Traces of Class/Cross-Class Structure Pervade Deep Learning Spectra
This provides insights into deep learning optimization and generalization, with potential applications in improving training algorithms, but it is incremental as it builds on existing spectral analysis work.
The paper identifies a class/cross-class structure in deep learning spectra, showing it explains spectral features like outliers and bumps, and proves the ratio of outliers to bulk in the Fisher information matrix predicts misclassification in multinomial logistic regression.
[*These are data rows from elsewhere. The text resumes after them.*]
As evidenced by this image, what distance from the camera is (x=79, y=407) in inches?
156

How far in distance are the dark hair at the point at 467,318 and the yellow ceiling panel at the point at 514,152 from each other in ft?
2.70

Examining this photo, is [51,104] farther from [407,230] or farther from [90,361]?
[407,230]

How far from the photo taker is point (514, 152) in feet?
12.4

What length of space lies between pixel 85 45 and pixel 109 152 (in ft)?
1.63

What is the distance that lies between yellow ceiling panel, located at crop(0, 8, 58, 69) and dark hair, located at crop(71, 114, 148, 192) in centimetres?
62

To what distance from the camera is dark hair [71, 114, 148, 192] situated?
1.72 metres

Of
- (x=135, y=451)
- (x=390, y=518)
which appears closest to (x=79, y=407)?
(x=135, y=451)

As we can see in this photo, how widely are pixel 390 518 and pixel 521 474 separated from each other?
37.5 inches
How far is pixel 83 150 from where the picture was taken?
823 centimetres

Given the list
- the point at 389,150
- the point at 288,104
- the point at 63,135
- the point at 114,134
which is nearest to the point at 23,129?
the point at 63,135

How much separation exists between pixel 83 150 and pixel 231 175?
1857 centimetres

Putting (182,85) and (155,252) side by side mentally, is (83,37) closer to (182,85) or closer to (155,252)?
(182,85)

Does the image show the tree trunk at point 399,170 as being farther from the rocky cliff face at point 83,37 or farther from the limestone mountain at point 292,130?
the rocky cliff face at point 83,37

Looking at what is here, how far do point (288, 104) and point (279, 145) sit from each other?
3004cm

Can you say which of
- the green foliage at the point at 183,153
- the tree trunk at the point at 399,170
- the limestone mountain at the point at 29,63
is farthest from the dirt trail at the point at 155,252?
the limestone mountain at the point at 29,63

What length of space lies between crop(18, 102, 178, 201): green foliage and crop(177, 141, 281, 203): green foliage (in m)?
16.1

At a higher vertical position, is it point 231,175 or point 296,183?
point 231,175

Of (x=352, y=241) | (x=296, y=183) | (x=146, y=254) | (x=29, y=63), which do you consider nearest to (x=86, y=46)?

Numerous researchers recently applied empirical spectral analysis to the study of modern deep learning classifiers. We identify and discuss an important formal class/cross-class structure and show how it lies at the origin of the many visually striking features observed in deepnet spectra, some of which were reported in recent articles, others are unveiled here for the first time. These include spectral outliers, "spikes", and small but distinct continuous distributions, "bumps", often seen beyond the edge of a "main bulk". The significance of the cross-class structure is illustrated in three ways: (i) we prove the ratio of outliers to bulk in the spectrum of the Fisher information matrix is predictive of misclassification, in the context of multinomial logistic regression; (ii) we demonstrate how, gradually with depth, a network is able to separate class-distinctive information from class variability, all while orthogonalizing the class-distinctive information; and (iii) we propose a correction to KFAC, a well-known second-order optimization algorithm for training deepnets.